楽器を高々と突き上げて演奏する部員たち=愛知県小牧市、川津陽一撮影
作業着とヘルメット姿で演奏する愛知県立小牧工業高校のマーチングバンド部が売れっ子になりつつある。男子生徒のひたむきさと型破りのパフォーマンスが受けて、音楽祭やイベントに招かれる機会が増えている。
12日には、3年生にとって最後の舞台となる卒業演奏会があった。授業で使う水色の作業着と黄色のヘルメット姿の男子部員20人が体育館に勢ぞろい。
「気合入れて頑張るぞ」。主将の太田竣君(18)=自動車科3年=のかけ声に、部員たちは大声で「オス!」。本番前、お決まりの腕立て伏せを始めた。
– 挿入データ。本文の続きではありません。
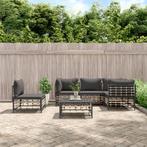 vidaXL 6-delige Loungeset met kussens poly rattan, Verzenden, Nieuw, Rotan, Loungeset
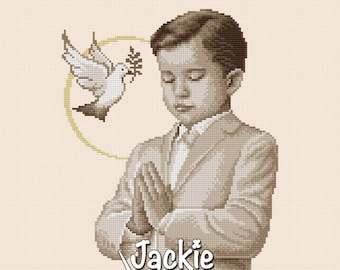 Communion Boy - Jackie Beau Cross-stitch pattern pdf-download © Beau2stitch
楽器を構え、緊張した面持ちで舞台にひざまずく。「ドーン」。ドラムの大きな音が、演奏会の幕開けを告げた。部員たちが、楽器を演奏しながら舞台を降りてきた。オープニング曲はミュージカル「ラ・マンチャの男」より「見果てぬ夢」。トランペットの音が高らかに響くと、観客席から大きな拍手がわいた。
マーチングバンド部の名前は「ENGINEER REGIMENT」。直訳だと「エンジニアの連隊」だが、「ものづくりを支える技術者を目指す」との意味が込められている。
2008年に赴任した自動車科の澤田直樹教諭(44)が、休眠状態だった吹奏楽部を再生させた。7人でスタートしたが、初心者ばかりで音符も読めない。澤田教諭は楽譜を簡単にアレンジし、楽器を押さえる指を「1、2」と書いて教えた。
最初のうちは座って演奏するのがやっと。演奏がさまになってきた12年、「マーチングの方が見栄えもいいし、工業高校らしく作業着を着せたらおもしろいのでは」と、文化祭で初めて作業着姿でマーチングを披露した。翌年には、同県小牧市の吹奏楽フェスティバルに初参加。懸命なパフォーマンスに喝采が送られた。うわさが広まり、市民まつりや自動車学校のイベントに呼ばれるようになった。作業着姿がすっかり定着し、部員たちも「型にはまらない自由さが楽しい」と話す。